------ Extract
So, I decided I wanted to see it once my mom was finished and that day was yesterday!
It is so beautiful. The cribs are back to back and have their names on them.. Owens has a blue background and Edens has a coral background and they both have a sunshine and either starfish or flowers around their name. The whole room is done in a beach theme which I LOVE. The furniture is white and the walls are a very light beige and cream to look like sand and the curtains are roman shades that kind of look like burlap (but isn't) and are pulled up with thin rope and starfish hanging from them. There is a lamp with sea shells inside. The sheets and bumpers are white but the bed skirts are blue for the "water". Owen has a blue Whale in his bed and my mom is making a coral seahorse for Eden's bed.
There are three paintings on the wall of little kids playing in the sand at the beach. Two girls and a boy.
I sat in the room pretty much all day. I started slowly organizing drawers and the closet, although I couldn't do much because of my bed rest, so there's still a lot of organizing to be done.
I was so happy but of course couldn't shake the feeling of anxiety and slight sadness. Every time I start to get anything ready for the babies, I have this struggle with being happy vs cautious and sad. I hate it. I just felt kind of down all day. I would sit in the room and stare at everything and just hope that the babies survive and that I will get to use the nursery. I'm so so so so afraid I won't bring them home to that room and then I'll have to come home to it and take it all down. These feelings just get in the way of me being truly happy.
I love the room, but I want my babies here so I can stop worrying about them!
------------
------ Given data
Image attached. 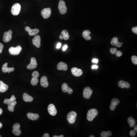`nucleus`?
Listing matches in <instances>:
<instances>
[{"mask_svg": "<svg viewBox=\"0 0 137 137\" xmlns=\"http://www.w3.org/2000/svg\"><path fill=\"white\" fill-rule=\"evenodd\" d=\"M58 9L62 15L66 13L67 12V8L66 7L65 1L63 0H61L60 1L58 5Z\"/></svg>", "mask_w": 137, "mask_h": 137, "instance_id": "20e7f679", "label": "nucleus"}, {"mask_svg": "<svg viewBox=\"0 0 137 137\" xmlns=\"http://www.w3.org/2000/svg\"><path fill=\"white\" fill-rule=\"evenodd\" d=\"M2 137V136H1V135H0V137Z\"/></svg>", "mask_w": 137, "mask_h": 137, "instance_id": "603ef678", "label": "nucleus"}, {"mask_svg": "<svg viewBox=\"0 0 137 137\" xmlns=\"http://www.w3.org/2000/svg\"><path fill=\"white\" fill-rule=\"evenodd\" d=\"M61 44L60 43H58V44H57V45H56V48L57 49H59L61 47Z\"/></svg>", "mask_w": 137, "mask_h": 137, "instance_id": "79ce46f5", "label": "nucleus"}, {"mask_svg": "<svg viewBox=\"0 0 137 137\" xmlns=\"http://www.w3.org/2000/svg\"><path fill=\"white\" fill-rule=\"evenodd\" d=\"M41 84L42 86L44 88H47L48 86L49 83L47 78L46 76H44L42 77L41 80Z\"/></svg>", "mask_w": 137, "mask_h": 137, "instance_id": "6ab92c4d", "label": "nucleus"}, {"mask_svg": "<svg viewBox=\"0 0 137 137\" xmlns=\"http://www.w3.org/2000/svg\"><path fill=\"white\" fill-rule=\"evenodd\" d=\"M130 136L133 137L135 136L136 133L135 131H134V130H132L130 132Z\"/></svg>", "mask_w": 137, "mask_h": 137, "instance_id": "c9c22d12", "label": "nucleus"}, {"mask_svg": "<svg viewBox=\"0 0 137 137\" xmlns=\"http://www.w3.org/2000/svg\"><path fill=\"white\" fill-rule=\"evenodd\" d=\"M77 114L75 112L71 111L67 114V120L68 122L71 124H73L76 121Z\"/></svg>", "mask_w": 137, "mask_h": 137, "instance_id": "7ed1b4c3", "label": "nucleus"}, {"mask_svg": "<svg viewBox=\"0 0 137 137\" xmlns=\"http://www.w3.org/2000/svg\"><path fill=\"white\" fill-rule=\"evenodd\" d=\"M134 127V131H135L136 132H137V125H135Z\"/></svg>", "mask_w": 137, "mask_h": 137, "instance_id": "a18cd8bd", "label": "nucleus"}, {"mask_svg": "<svg viewBox=\"0 0 137 137\" xmlns=\"http://www.w3.org/2000/svg\"><path fill=\"white\" fill-rule=\"evenodd\" d=\"M37 63L36 59L35 58L32 57L30 60V63L27 66V68L28 69L30 70H32L36 69L37 67Z\"/></svg>", "mask_w": 137, "mask_h": 137, "instance_id": "1a4fd4ad", "label": "nucleus"}, {"mask_svg": "<svg viewBox=\"0 0 137 137\" xmlns=\"http://www.w3.org/2000/svg\"><path fill=\"white\" fill-rule=\"evenodd\" d=\"M98 113V111L96 109H92L89 110L87 114V120L89 121H92L97 116Z\"/></svg>", "mask_w": 137, "mask_h": 137, "instance_id": "f257e3e1", "label": "nucleus"}, {"mask_svg": "<svg viewBox=\"0 0 137 137\" xmlns=\"http://www.w3.org/2000/svg\"><path fill=\"white\" fill-rule=\"evenodd\" d=\"M62 89L64 92H67L69 94H72L73 91L72 88L68 87L67 84L66 83H64L62 85Z\"/></svg>", "mask_w": 137, "mask_h": 137, "instance_id": "2eb2a0df", "label": "nucleus"}, {"mask_svg": "<svg viewBox=\"0 0 137 137\" xmlns=\"http://www.w3.org/2000/svg\"><path fill=\"white\" fill-rule=\"evenodd\" d=\"M48 110L50 115L52 116H55L57 114V110L54 104H49L48 106Z\"/></svg>", "mask_w": 137, "mask_h": 137, "instance_id": "9b49d317", "label": "nucleus"}, {"mask_svg": "<svg viewBox=\"0 0 137 137\" xmlns=\"http://www.w3.org/2000/svg\"><path fill=\"white\" fill-rule=\"evenodd\" d=\"M32 76L33 77L37 78L39 76V72L37 71H34L32 73Z\"/></svg>", "mask_w": 137, "mask_h": 137, "instance_id": "72a5a7b5", "label": "nucleus"}, {"mask_svg": "<svg viewBox=\"0 0 137 137\" xmlns=\"http://www.w3.org/2000/svg\"><path fill=\"white\" fill-rule=\"evenodd\" d=\"M60 35L62 36L63 39H64L65 40H67L69 39V34L67 30H63L62 31Z\"/></svg>", "mask_w": 137, "mask_h": 137, "instance_id": "393cba45", "label": "nucleus"}, {"mask_svg": "<svg viewBox=\"0 0 137 137\" xmlns=\"http://www.w3.org/2000/svg\"><path fill=\"white\" fill-rule=\"evenodd\" d=\"M32 43L37 48H40L41 46V38L39 35L35 36L32 40Z\"/></svg>", "mask_w": 137, "mask_h": 137, "instance_id": "f8f14e48", "label": "nucleus"}, {"mask_svg": "<svg viewBox=\"0 0 137 137\" xmlns=\"http://www.w3.org/2000/svg\"><path fill=\"white\" fill-rule=\"evenodd\" d=\"M4 46L2 43H0V54H2V52L3 48H4Z\"/></svg>", "mask_w": 137, "mask_h": 137, "instance_id": "58836bf2", "label": "nucleus"}, {"mask_svg": "<svg viewBox=\"0 0 137 137\" xmlns=\"http://www.w3.org/2000/svg\"><path fill=\"white\" fill-rule=\"evenodd\" d=\"M39 82V80L37 78H34L33 77L30 83L31 84V85L33 86L36 85H37V84Z\"/></svg>", "mask_w": 137, "mask_h": 137, "instance_id": "c756f323", "label": "nucleus"}, {"mask_svg": "<svg viewBox=\"0 0 137 137\" xmlns=\"http://www.w3.org/2000/svg\"><path fill=\"white\" fill-rule=\"evenodd\" d=\"M57 69L60 71H66L68 69V66L65 63L61 62L58 64Z\"/></svg>", "mask_w": 137, "mask_h": 137, "instance_id": "f3484780", "label": "nucleus"}, {"mask_svg": "<svg viewBox=\"0 0 137 137\" xmlns=\"http://www.w3.org/2000/svg\"><path fill=\"white\" fill-rule=\"evenodd\" d=\"M8 63H6L3 65L2 68V70L4 73H10L11 72H13L15 70L14 67H7Z\"/></svg>", "mask_w": 137, "mask_h": 137, "instance_id": "dca6fc26", "label": "nucleus"}, {"mask_svg": "<svg viewBox=\"0 0 137 137\" xmlns=\"http://www.w3.org/2000/svg\"><path fill=\"white\" fill-rule=\"evenodd\" d=\"M91 34V32L89 30H85L82 33V36L86 40L89 41L91 39V37H90L89 34Z\"/></svg>", "mask_w": 137, "mask_h": 137, "instance_id": "5701e85b", "label": "nucleus"}, {"mask_svg": "<svg viewBox=\"0 0 137 137\" xmlns=\"http://www.w3.org/2000/svg\"><path fill=\"white\" fill-rule=\"evenodd\" d=\"M22 50V48L20 45L18 46L17 47H11L9 49L10 54L12 55H17L20 54Z\"/></svg>", "mask_w": 137, "mask_h": 137, "instance_id": "39448f33", "label": "nucleus"}, {"mask_svg": "<svg viewBox=\"0 0 137 137\" xmlns=\"http://www.w3.org/2000/svg\"><path fill=\"white\" fill-rule=\"evenodd\" d=\"M53 137H64V136L63 135H62L59 136H53Z\"/></svg>", "mask_w": 137, "mask_h": 137, "instance_id": "de8ad7c7", "label": "nucleus"}, {"mask_svg": "<svg viewBox=\"0 0 137 137\" xmlns=\"http://www.w3.org/2000/svg\"><path fill=\"white\" fill-rule=\"evenodd\" d=\"M59 38H60V39L61 40L63 39V37H62V36L61 35H60V37H59Z\"/></svg>", "mask_w": 137, "mask_h": 137, "instance_id": "09e8293b", "label": "nucleus"}, {"mask_svg": "<svg viewBox=\"0 0 137 137\" xmlns=\"http://www.w3.org/2000/svg\"><path fill=\"white\" fill-rule=\"evenodd\" d=\"M95 137V136H94L93 135H91L90 136H89V137Z\"/></svg>", "mask_w": 137, "mask_h": 137, "instance_id": "3c124183", "label": "nucleus"}, {"mask_svg": "<svg viewBox=\"0 0 137 137\" xmlns=\"http://www.w3.org/2000/svg\"><path fill=\"white\" fill-rule=\"evenodd\" d=\"M110 43L112 45L116 46L117 47H121L123 44L122 43L119 42L118 38L116 37H114L112 38Z\"/></svg>", "mask_w": 137, "mask_h": 137, "instance_id": "a211bd4d", "label": "nucleus"}, {"mask_svg": "<svg viewBox=\"0 0 137 137\" xmlns=\"http://www.w3.org/2000/svg\"><path fill=\"white\" fill-rule=\"evenodd\" d=\"M67 47H67V45H64L63 48V51H65L66 50V49L67 48Z\"/></svg>", "mask_w": 137, "mask_h": 137, "instance_id": "37998d69", "label": "nucleus"}, {"mask_svg": "<svg viewBox=\"0 0 137 137\" xmlns=\"http://www.w3.org/2000/svg\"><path fill=\"white\" fill-rule=\"evenodd\" d=\"M21 9V6L18 3L14 4L11 9V12L14 16H17L19 14Z\"/></svg>", "mask_w": 137, "mask_h": 137, "instance_id": "f03ea898", "label": "nucleus"}, {"mask_svg": "<svg viewBox=\"0 0 137 137\" xmlns=\"http://www.w3.org/2000/svg\"><path fill=\"white\" fill-rule=\"evenodd\" d=\"M132 32L135 34H137V27H133L132 28Z\"/></svg>", "mask_w": 137, "mask_h": 137, "instance_id": "4c0bfd02", "label": "nucleus"}, {"mask_svg": "<svg viewBox=\"0 0 137 137\" xmlns=\"http://www.w3.org/2000/svg\"><path fill=\"white\" fill-rule=\"evenodd\" d=\"M92 62H93V63H98V59H93L92 60Z\"/></svg>", "mask_w": 137, "mask_h": 137, "instance_id": "ea45409f", "label": "nucleus"}, {"mask_svg": "<svg viewBox=\"0 0 137 137\" xmlns=\"http://www.w3.org/2000/svg\"><path fill=\"white\" fill-rule=\"evenodd\" d=\"M12 30H10L6 32L3 35V41L6 43L10 41L12 38Z\"/></svg>", "mask_w": 137, "mask_h": 137, "instance_id": "6e6552de", "label": "nucleus"}, {"mask_svg": "<svg viewBox=\"0 0 137 137\" xmlns=\"http://www.w3.org/2000/svg\"><path fill=\"white\" fill-rule=\"evenodd\" d=\"M118 85L121 88H129L130 87V85L129 83L125 82L123 80H120L118 83Z\"/></svg>", "mask_w": 137, "mask_h": 137, "instance_id": "aec40b11", "label": "nucleus"}, {"mask_svg": "<svg viewBox=\"0 0 137 137\" xmlns=\"http://www.w3.org/2000/svg\"><path fill=\"white\" fill-rule=\"evenodd\" d=\"M2 127V123H0V129Z\"/></svg>", "mask_w": 137, "mask_h": 137, "instance_id": "8fccbe9b", "label": "nucleus"}, {"mask_svg": "<svg viewBox=\"0 0 137 137\" xmlns=\"http://www.w3.org/2000/svg\"><path fill=\"white\" fill-rule=\"evenodd\" d=\"M98 68V66L96 65L92 66V69H97Z\"/></svg>", "mask_w": 137, "mask_h": 137, "instance_id": "a19ab883", "label": "nucleus"}, {"mask_svg": "<svg viewBox=\"0 0 137 137\" xmlns=\"http://www.w3.org/2000/svg\"><path fill=\"white\" fill-rule=\"evenodd\" d=\"M27 117L29 119L32 120H36L39 118V114L32 113H27Z\"/></svg>", "mask_w": 137, "mask_h": 137, "instance_id": "412c9836", "label": "nucleus"}, {"mask_svg": "<svg viewBox=\"0 0 137 137\" xmlns=\"http://www.w3.org/2000/svg\"><path fill=\"white\" fill-rule=\"evenodd\" d=\"M120 103V101L117 98H113L111 101L110 107V109L112 110H114L115 109L117 106Z\"/></svg>", "mask_w": 137, "mask_h": 137, "instance_id": "4468645a", "label": "nucleus"}, {"mask_svg": "<svg viewBox=\"0 0 137 137\" xmlns=\"http://www.w3.org/2000/svg\"><path fill=\"white\" fill-rule=\"evenodd\" d=\"M23 99L26 102H31L33 101V98L28 94L24 93L23 95Z\"/></svg>", "mask_w": 137, "mask_h": 137, "instance_id": "b1692460", "label": "nucleus"}, {"mask_svg": "<svg viewBox=\"0 0 137 137\" xmlns=\"http://www.w3.org/2000/svg\"><path fill=\"white\" fill-rule=\"evenodd\" d=\"M51 13L52 10L51 8H44L42 10L41 13L42 16L44 19H48L50 17Z\"/></svg>", "mask_w": 137, "mask_h": 137, "instance_id": "0eeeda50", "label": "nucleus"}, {"mask_svg": "<svg viewBox=\"0 0 137 137\" xmlns=\"http://www.w3.org/2000/svg\"><path fill=\"white\" fill-rule=\"evenodd\" d=\"M50 137V135L48 133H46L43 136V137Z\"/></svg>", "mask_w": 137, "mask_h": 137, "instance_id": "c03bdc74", "label": "nucleus"}, {"mask_svg": "<svg viewBox=\"0 0 137 137\" xmlns=\"http://www.w3.org/2000/svg\"><path fill=\"white\" fill-rule=\"evenodd\" d=\"M13 130H19L20 128V125L18 123H15L13 126Z\"/></svg>", "mask_w": 137, "mask_h": 137, "instance_id": "2f4dec72", "label": "nucleus"}, {"mask_svg": "<svg viewBox=\"0 0 137 137\" xmlns=\"http://www.w3.org/2000/svg\"><path fill=\"white\" fill-rule=\"evenodd\" d=\"M112 134V133L110 131H108L107 132L103 131L101 132V136L102 137H108L111 136Z\"/></svg>", "mask_w": 137, "mask_h": 137, "instance_id": "c85d7f7f", "label": "nucleus"}, {"mask_svg": "<svg viewBox=\"0 0 137 137\" xmlns=\"http://www.w3.org/2000/svg\"><path fill=\"white\" fill-rule=\"evenodd\" d=\"M115 54H116L117 56L120 57V56H121L122 55V53L120 51H117Z\"/></svg>", "mask_w": 137, "mask_h": 137, "instance_id": "e433bc0d", "label": "nucleus"}, {"mask_svg": "<svg viewBox=\"0 0 137 137\" xmlns=\"http://www.w3.org/2000/svg\"><path fill=\"white\" fill-rule=\"evenodd\" d=\"M117 51H118L117 49L116 48H111L110 50V53L112 54H116V53L117 52Z\"/></svg>", "mask_w": 137, "mask_h": 137, "instance_id": "f704fd0d", "label": "nucleus"}, {"mask_svg": "<svg viewBox=\"0 0 137 137\" xmlns=\"http://www.w3.org/2000/svg\"><path fill=\"white\" fill-rule=\"evenodd\" d=\"M71 71L72 74L75 76L80 77L83 74V72L82 70L77 67H73Z\"/></svg>", "mask_w": 137, "mask_h": 137, "instance_id": "ddd939ff", "label": "nucleus"}, {"mask_svg": "<svg viewBox=\"0 0 137 137\" xmlns=\"http://www.w3.org/2000/svg\"><path fill=\"white\" fill-rule=\"evenodd\" d=\"M16 98L15 97V96H14V95H12V96H11V98L9 99H6L4 100V103L5 104L8 105V104H10V103L13 102V101H16Z\"/></svg>", "mask_w": 137, "mask_h": 137, "instance_id": "cd10ccee", "label": "nucleus"}, {"mask_svg": "<svg viewBox=\"0 0 137 137\" xmlns=\"http://www.w3.org/2000/svg\"><path fill=\"white\" fill-rule=\"evenodd\" d=\"M131 61L132 63L134 65H137V57L136 56H133L131 57Z\"/></svg>", "mask_w": 137, "mask_h": 137, "instance_id": "473e14b6", "label": "nucleus"}, {"mask_svg": "<svg viewBox=\"0 0 137 137\" xmlns=\"http://www.w3.org/2000/svg\"><path fill=\"white\" fill-rule=\"evenodd\" d=\"M128 123L131 127L134 126L136 125V120L132 117H129L128 119Z\"/></svg>", "mask_w": 137, "mask_h": 137, "instance_id": "bb28decb", "label": "nucleus"}, {"mask_svg": "<svg viewBox=\"0 0 137 137\" xmlns=\"http://www.w3.org/2000/svg\"><path fill=\"white\" fill-rule=\"evenodd\" d=\"M8 86L2 81H0V92L4 93L8 90Z\"/></svg>", "mask_w": 137, "mask_h": 137, "instance_id": "4be33fe9", "label": "nucleus"}, {"mask_svg": "<svg viewBox=\"0 0 137 137\" xmlns=\"http://www.w3.org/2000/svg\"><path fill=\"white\" fill-rule=\"evenodd\" d=\"M25 30L28 32L30 36H34L36 34H38L39 32V30L38 29H31L28 26H26L25 28Z\"/></svg>", "mask_w": 137, "mask_h": 137, "instance_id": "9d476101", "label": "nucleus"}, {"mask_svg": "<svg viewBox=\"0 0 137 137\" xmlns=\"http://www.w3.org/2000/svg\"><path fill=\"white\" fill-rule=\"evenodd\" d=\"M12 132L13 134L15 135L18 136L21 134V131L20 130H12Z\"/></svg>", "mask_w": 137, "mask_h": 137, "instance_id": "7c9ffc66", "label": "nucleus"}, {"mask_svg": "<svg viewBox=\"0 0 137 137\" xmlns=\"http://www.w3.org/2000/svg\"><path fill=\"white\" fill-rule=\"evenodd\" d=\"M2 112H3V110H2V109L0 108V115H2Z\"/></svg>", "mask_w": 137, "mask_h": 137, "instance_id": "49530a36", "label": "nucleus"}, {"mask_svg": "<svg viewBox=\"0 0 137 137\" xmlns=\"http://www.w3.org/2000/svg\"><path fill=\"white\" fill-rule=\"evenodd\" d=\"M17 104V101H13V102L8 104V110L11 112H13L14 111L15 106Z\"/></svg>", "mask_w": 137, "mask_h": 137, "instance_id": "a878e982", "label": "nucleus"}, {"mask_svg": "<svg viewBox=\"0 0 137 137\" xmlns=\"http://www.w3.org/2000/svg\"><path fill=\"white\" fill-rule=\"evenodd\" d=\"M93 92V91L89 87H86L85 88L83 91V96L84 98L86 99L90 98Z\"/></svg>", "mask_w": 137, "mask_h": 137, "instance_id": "423d86ee", "label": "nucleus"}]
</instances>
------------
Problems:
a) In the nursery post, what is in Owen's bed?
b) Please reproduce everything in the nursery post from "It is so beautiful." down to "for Eden's bed.".

Answer list:
a) A blue whale.

b)
It is so beautiful. The cribs are back to back and have their names on them.. Owens has a blue background and Edens has a coral background and they both have a sunshine and either starfish or flowers around their name. The whole room is done in a beach theme which I LOVE. The furniture is white and the walls are a very light beige and cream to look like sand and the curtains are roman shades that kind of look like burlap (but isn't) and are pulled up with thin rope and starfish hanging from them. There is a lamp with sea shells inside. The sheets and bumpers are white but the bed skirts are blue for the "water". Owen has a blue Whale in his bed and my mom is making a coral seahorse for Eden's bed.